At last week’s Asian Film Policy Forum in Busan, policy-makers from across Asia discussed how they can create region-wide support structures for film.

Unlike Europe with its well-established MEDIA and Eurimages programmes, Asia does not have any regional support structures for the film industry. National film industries often collaborate with one another, but they are usually entrepreneurial in nature and don’t rely heavily on government organisations. While some, such as Korea, Japan, Hong Kong and China, have flourished, many others are at a very early stage of development.

At this year’s Asian Film Policy Form (Oct 10-13), organised by the Busan Film Commission (BFC), policy-makers from across Asia sat down together to discuss how they can increase regional cooperation.

This was examined from several angles. The BFC, which is also a founding member of the Asian Film Commissions Network (AFCNet), believes that a regional response will make it easier for international productions to shoot in the region.

Delegates also discussed how getting regional organisations, such as the Association of South-East Asian Nations (ASEAN) involved in film, might help development across that particular region.

“Individual countries are not going to be able to carry this so it’s going to have to be a regional effort,” said international locations manager and AFCNet advisor William Bowling. “If a Hollywood studio has a picture and thinks of Asia, it won’t necessarily think of a country first – it will think of a region.”

For the first time, an ASEAN representative, director for cross-sectoral cooperation Larry Maramis, attended the forum. He explained to the assembled film commissioners and policy-makers how ASEAN operates and the seven-step process they need to follow to apply for funding.

The same panel also looked at the development potential of South-East Asia’s film industries which range from Indonesia – on course to produce 100 films this year – to Laos with just six features, some of which were produced with help from Thailand.

“The biggest obstacle for us now is the lack of manpower, limited budgets and the lack of equipment, because Laos is a small market with only 6.3 million people. In future we need to cooperate with our ASEAN partners,” said Bounchao Phichit of the Lao cinema department.

Aung Myo Myint, managing director of Myanmar’s Motion Picture Enterprise under the Ministry of Information, said his country welcomed cooperation on training and international production. Do Duy Anh, from the Vietnam Cinema Department, explained that Vietnam now has many private production companies and produces around 15 films a year, but relies on Thailand and China for post-production.

While Indonesia has a thriving film industry, director for film affairs Syamsul Lussa spoke of the need for more cinemas – the country has only 676 screens for a population of 245 million.

During a session on the role of film commissions, some of Asia’s more advanced film commissions described how they’ve become involved in funding and the development of their local film industries, in addition to the traditional role of attracting productions and locations support.

Wellington Fung said the Hong Kong Film Development Council is now involved in training programmes for technicians and martial artists, as well as film promotion and funding for small to medium-budget films.

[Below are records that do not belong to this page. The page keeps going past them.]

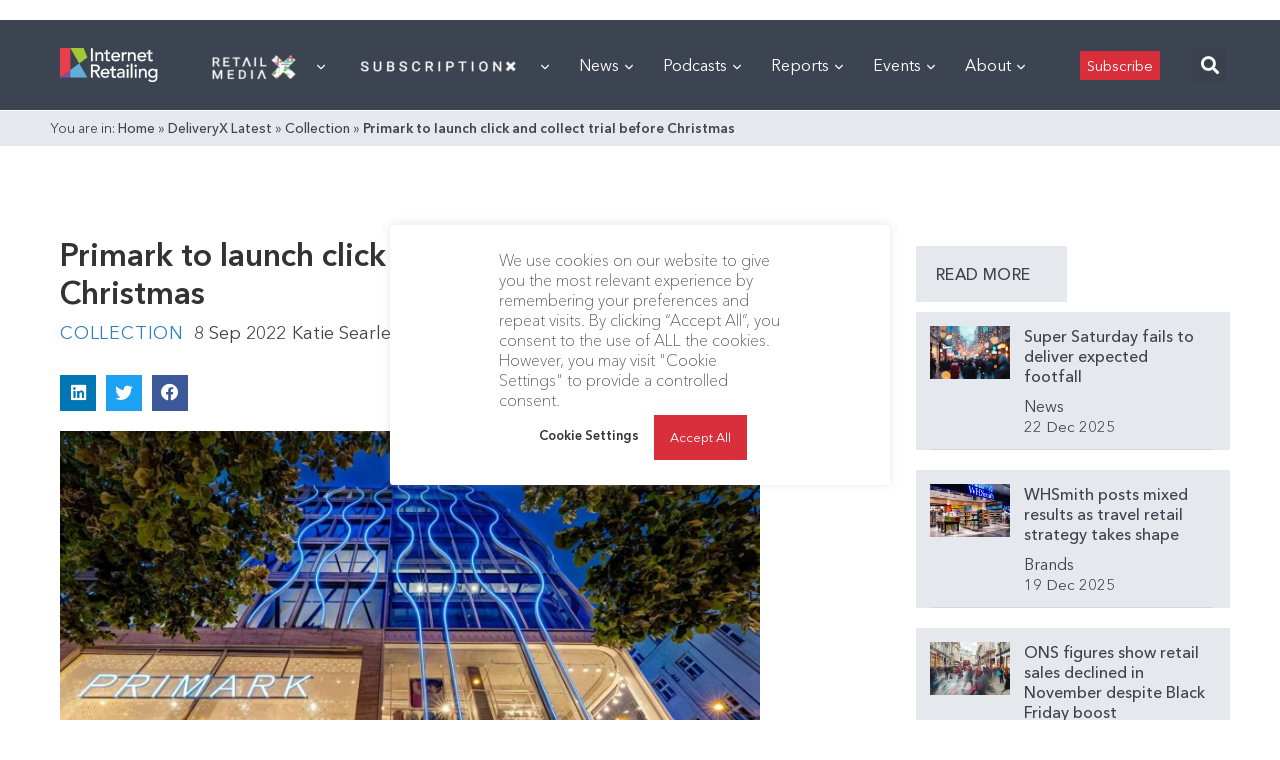

--- FILE ---
content_type: text/html; charset=utf-8
request_url: https://www.google.com/recaptcha/api2/aframe
body_size: 260
content:
<!DOCTYPE HTML><html><head><meta http-equiv="content-type" content="text/html; charset=UTF-8"></head><body><script nonce="jQNqXBhYRqfezbTnDQ-kkQ">/** Anti-fraud and anti-abuse applications only. See google.com/recaptcha */ try{var clients={'sodar':'https://pagead2.googlesyndication.com/pagead/sodar?'};window.addEventListener("message",function(a){try{if(a.source===window.parent){var b=JSON.parse(a.data);var c=clients[b['id']];if(c){var d=document.createElement('img');d.src=c+b['params']+'&rc='+(localStorage.getItem("rc::a")?sessionStorage.getItem("rc::b"):"");window.document.body.appendChild(d);sessionStorage.setItem("rc::e",parseInt(sessionStorage.getItem("rc::e")||0)+1);localStorage.setItem("rc::h",'1768811530987');}}}catch(b){}});window.parent.postMessage("_grecaptcha_ready", "*");}catch(b){}</script></body></html>

--- FILE ---
content_type: application/javascript
request_url: https://prism.app-us1.com/?a=476598377&u=https%3A%2F%2Finternetretailing.net%2Fprimark-to-launch-click-and-collect-trial-before-christmas%2F
body_size: 124
content:
window.visitorGlobalObject=window.visitorGlobalObject||window.prismGlobalObject;window.visitorGlobalObject.setVisitorId('5eec45c7-7257-4fab-8dab-e3a0f260f563', '476598377');window.visitorGlobalObject.setWhitelistedServices('tracking', '476598377');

Inoue Toshihiko of Japan’s Sapporo Hokkaido Contents Strategy Organisation (SHOCS) explained how his organsiation is also involved in investment matching and connecting film shoots with local brands.

The well-funded BFC has its own sound stages and its budget for incentives, including funds for script development, is set to rise to $260,000 (KRW300m).

However, while some Asian film commissions have developed advanced services, what came out clearly at the end of the forum was the strong need for more basic programmes such as training and building a local audience for film. The consensus was that even developed film industries still need this, and it’s critical for those in the early stages of development. 

“It would be relatively simple to set up a training system throughout Asia with workshops in different countries,” said Bowling. “And not just train directors, but also grips, make-up and costume people. When we consider where we’re going to shoot, the first thing that comes up is cost, and then whether or not there’s a skilled crew base.”

Delegates at the forum also discussed financial incentives, but Bowling suggested that the region as a whole should not get too hung up on these, as some nations can’t afford them: “I don’t think Asian countries should get into that game because they can’t win it. Try to find other ways – look at low costs, look at training and building stages.”

At the end of the seminars, networking events and closed-door meetings, the delegates issued a joint statement pledging to work together, and with organisations such as ASEAN and AFCNet, to improve the production environment and promotion of film in Asia.

It may take some time for the respective ministries of each country to move past bureaucratic processes and interact with one another, not to mention engage with a large organisation like ASEAN. But the two-day forum felt like a step in the right direction.